Jakarta — Peringatan dini kembali dikeluarkan oleh Badan Meteorologi, Klimatologi, dan Geofisika (BMKG), setelah memprakirakan bahwa gelombang laut di sejumlah perairan nusantara bisa mencapai ketinggian ekstrem — hingga 6 meter — dalam beberapa hari ke depan.
Ancaman Ombak Ekstrem di Sejumlah Wilayah
Menurut informasi yang disampaikan, gelombang laut dengan tinggi antara 4–6 meter diprediksi terjadi di perairan seperti Samudra Hindia selatan pulau-pulau utama, Selat Badung, perairan selatan Bali, serta wilayah laut di sekitar selatan Jawa maupun NTB. BMKG memperingatkan bahwa kondisi ini berlangsung dalam periode paling tidak 5–8 Agustus 2025, dan bisa mempengaruhi aktivitas pelayaran, nelayan, hingga transportasi laut dan pariwisata pesisir.
Penyebab utama dari gelombang tinggi ini adalah pergerakan pola angin laut yang berubah — terutama angin dari arah tenggara ke barat daya — bersama dengan bibit siklon tropis di Samudra Hindia bagian barat daya yang memperkuat kecepatan angin dan menciptakan guncangan laut.
Siapa yang Harus Waspada?
BMKG secara tegas meminta masyarakat pesisir, nelayan, pengguna kapal kecil, kapal tongkang, kapal feri, serta pelaku transportasi laut lainnya untuk menunda kegiatan melaut, menyeberang, atau berlayar selama peringatan berlaku.
Tidak hanya itu, pengelola pelabuhan, penyedia jasa pariwisata bahari, dan wisatawan di daerah pantai juga disarankan untuk memantau perkembangan cuaca dan informasi maritim melalui kanal resmi BMKG. Perahu kecil dinilai sangat berisiko ketika gelombang menyentuh amplitude ekstrem seperti 4–6 meter.
Risiko dan Implikasi Jika Abaikan Peringatan
Gelombang tinggi dan angin kencang membawa ancaman serius: kapal bisa terbalik, kapal kecil tenggelam, rob di pesisir menyebabkan banjir laut, kerusakan fasilitas pelabuhan atau dermaga, dan keselamatan warga serta wisatawan terancam.
Belum lagi potensi arus kuat dan pusaran air yang bisa muncul — membuat aktivitas berenang, snorkeling, atau wisata laut sangat berbahaya.
Kondisi seperti ini juga dapat menggagalkan operasional pelayaran rute antar-pulau, merugikan nelayan, serta mempengaruhi logistik dan distribusi barang di wilayah pesisir.

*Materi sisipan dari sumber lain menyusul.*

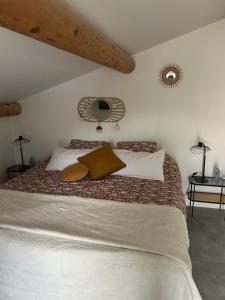 Mirabel-aux-Baronniesにあるモン シュマン プリヴェのベッドルーム1室(ブラウンと白の枕が備わる大型ベッド1台付)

Apa yang Harus Dilakukan Masyarakat?
BMKG mengimbau masyarakat untuk:
-
Pantau info cuaca maritim dan peringatan gelombang tinggi melalui website atau kanal resmi BMKG.
-
Tunda pelayaran, penyeberangan, atau aktivitas laut — termasuk nelayan dan wisata bahari — di wilayah terdampak.
-
Waspada terhadap tanda alam: angin kencang mendadak, gelapnya langit, atau air laut yang surut lalu mendadak naik — bisa menjadi petunjuk akan ombak besar atau rob.
-
Siapkan jalur evakuasi di pesisir dan pantai untuk mengantisipasi gelombang ekstrem, banjir laut, atau rob.
Waspada Terus, Jangan Sepelekan Peringatan
Fenomena cuaca maritim ekstrim seperti ini bukan pertama kalinya terjadi di Indonesia. BMKG secara periodik memperbarui data dan rilis peringatan bagi wilayah rawan — dari Samudra Hindia, perairan selatan Jawa dan Bali, hingga laut di sekitar NTT dan NTB.
Peringatan kali ini harus dianggap serius oleh seluruh masyarakat pesisir — baik nelayan, pelaku wisata, maupun warga pantai. Keselamatan dan kesiapsiagaan menjadi hal utama untuk menghadapi gelombang laut ekstrem yang diprediksi selama beberapa hari ke depan.
Semua pihak di pesisir diimbau untuk mematuhi instruksi dan terus memantau update cuaca dari BMKG. Keselamatan lebih penting daripada aktivitas laut sesaat.